Financial adviser Daisy Mak from Vancouver Financial Planning Consultants Inc. mentioned that although there was initial interest in investing in Canadian assets following Trump’s re-election, completely divesting from the U.S. is impractical. While Canada’s banking and insurance sectors remain attractive for investment, the country lags in areas like technology and pharmaceuticals.

Statistics Canada data for the first three quarters of 2025 revealed that the majority of foreign securities acquired by Canadians, amounting to $111 billion, were from the U.S. This trend led to a net outflow of $61.9 billion in securities transactions from Canada during the same period.

Despite the prevailing trends, Blake Bunting, co-founder of GoParity Canada in Vancouver, noted an increased interest in local investments. GoParity, a crowd-lending platform, allows users to contribute funds to community projects, such as clean energy initiatives on Vancouver Island or Indigenous-run daycares. Bunting emphasized the impact individuals can have by supporting these projects with a portion of their investment portfolio.

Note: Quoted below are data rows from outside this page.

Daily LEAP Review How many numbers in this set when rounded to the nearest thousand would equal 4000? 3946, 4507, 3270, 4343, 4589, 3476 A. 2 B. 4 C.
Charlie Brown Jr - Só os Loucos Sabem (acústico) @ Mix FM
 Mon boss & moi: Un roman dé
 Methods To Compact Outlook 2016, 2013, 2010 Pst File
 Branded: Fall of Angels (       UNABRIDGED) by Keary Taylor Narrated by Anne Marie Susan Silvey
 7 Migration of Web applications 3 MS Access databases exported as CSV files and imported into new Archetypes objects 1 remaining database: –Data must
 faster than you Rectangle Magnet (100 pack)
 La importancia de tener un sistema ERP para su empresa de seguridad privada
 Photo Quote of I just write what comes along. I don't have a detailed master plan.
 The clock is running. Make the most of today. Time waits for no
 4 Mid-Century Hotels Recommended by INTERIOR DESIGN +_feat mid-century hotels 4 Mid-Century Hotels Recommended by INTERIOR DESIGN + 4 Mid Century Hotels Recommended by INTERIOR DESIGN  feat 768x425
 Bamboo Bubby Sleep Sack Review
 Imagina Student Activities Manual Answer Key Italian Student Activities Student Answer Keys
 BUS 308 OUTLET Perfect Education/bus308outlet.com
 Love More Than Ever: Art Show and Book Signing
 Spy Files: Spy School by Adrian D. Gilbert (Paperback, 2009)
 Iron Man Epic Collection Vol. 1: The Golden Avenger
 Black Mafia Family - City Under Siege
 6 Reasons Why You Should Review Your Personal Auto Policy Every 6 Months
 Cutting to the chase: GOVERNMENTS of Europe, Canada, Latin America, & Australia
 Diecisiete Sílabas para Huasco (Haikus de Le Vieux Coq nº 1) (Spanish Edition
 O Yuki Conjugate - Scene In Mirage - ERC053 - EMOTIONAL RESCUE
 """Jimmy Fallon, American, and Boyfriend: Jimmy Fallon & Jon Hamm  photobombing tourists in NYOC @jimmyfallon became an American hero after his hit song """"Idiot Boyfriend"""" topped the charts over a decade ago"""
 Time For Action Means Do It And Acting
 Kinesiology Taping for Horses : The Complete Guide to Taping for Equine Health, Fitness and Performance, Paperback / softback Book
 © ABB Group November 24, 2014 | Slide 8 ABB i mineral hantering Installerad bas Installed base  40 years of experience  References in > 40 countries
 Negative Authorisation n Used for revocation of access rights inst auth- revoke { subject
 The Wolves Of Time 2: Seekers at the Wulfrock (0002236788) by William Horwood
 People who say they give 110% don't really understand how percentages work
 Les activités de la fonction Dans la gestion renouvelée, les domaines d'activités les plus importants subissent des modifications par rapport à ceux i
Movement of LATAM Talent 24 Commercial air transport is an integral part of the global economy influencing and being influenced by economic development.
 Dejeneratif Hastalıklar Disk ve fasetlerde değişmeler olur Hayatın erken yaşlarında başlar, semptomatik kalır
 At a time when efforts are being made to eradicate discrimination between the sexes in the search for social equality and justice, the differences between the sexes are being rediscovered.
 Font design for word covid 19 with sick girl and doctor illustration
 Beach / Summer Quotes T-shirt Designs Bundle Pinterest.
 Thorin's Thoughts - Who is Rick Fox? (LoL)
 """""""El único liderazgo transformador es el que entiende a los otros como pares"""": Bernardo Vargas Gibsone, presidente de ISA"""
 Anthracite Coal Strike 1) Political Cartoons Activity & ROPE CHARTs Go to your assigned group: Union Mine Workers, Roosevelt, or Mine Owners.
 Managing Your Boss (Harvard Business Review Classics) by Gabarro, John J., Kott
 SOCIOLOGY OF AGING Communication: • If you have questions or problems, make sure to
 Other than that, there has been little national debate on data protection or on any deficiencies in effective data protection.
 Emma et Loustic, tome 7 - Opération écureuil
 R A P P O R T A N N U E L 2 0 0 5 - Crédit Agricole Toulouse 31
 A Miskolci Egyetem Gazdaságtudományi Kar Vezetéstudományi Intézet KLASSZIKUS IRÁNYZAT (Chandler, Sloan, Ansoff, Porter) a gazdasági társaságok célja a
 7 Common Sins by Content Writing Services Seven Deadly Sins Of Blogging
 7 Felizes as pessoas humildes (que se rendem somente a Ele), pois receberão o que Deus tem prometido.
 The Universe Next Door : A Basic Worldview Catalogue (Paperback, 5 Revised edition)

An industry report highlighted the importance of responsible investing, with a focus on environmental, social, and corporate governance factors. Despite challenges and negative media coverage, the report emphasized the continued commitment to sustainable investment practices among Canadian wealth managers.

Bunting’s platform not only enables investors to support environmentally-friendly projects but also provides funding opportunities for small businesses that may not meet traditional banking criteria. This alternative financing avenue aims to address the funding gaps in the market and complement traditional banking services in Canada.